In the five samples examined, NASA’s Mars exploration rover detected sulfur, chlorine, and oxygen compounds within the fine grains. The sulfur compounds suggest the presence of sulfates or sulfides in the grains and scientists suggested that the oxygen and chlorine may come from perchlorate, a substance also found by NASA’s Phoenix Lander in the Mars polar region. In its hunt for a definitive detection of Martian organic molecules Curiosity was not so lucky however. True, it was able to detect simple chlorinated carbons containing hydrogen, carbon and chlorine in various configurations when it heated the perchlorate’s, but more work is needed to determine if the carbon in these molecules is of terrestrial or Martian origin.

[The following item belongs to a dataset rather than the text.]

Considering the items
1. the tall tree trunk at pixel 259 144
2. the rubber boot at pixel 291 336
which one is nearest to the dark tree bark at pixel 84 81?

Overall NASA’s Mars rover Curiosity has discovered complex chemistry on the Red Planet, but it still remains to be seen whether the carbon it discovered hails from Mars or Earth. The SAM is an incredibly sensitive piece of machinery and it may be detecting trace amounts of carbon carried to Mars by the rover. Further testing of additional samples at this site will shed more light on the matter as Curiosity continues its tireless search for organics in the rocks and soil throughout Gale crater. We must remember that the discovery of anything is a good thing, and that the accumulation of knowledge is the greatest achievement our species can hope to achieve. I have every expectation that there are many more remarkable discoveries still to come.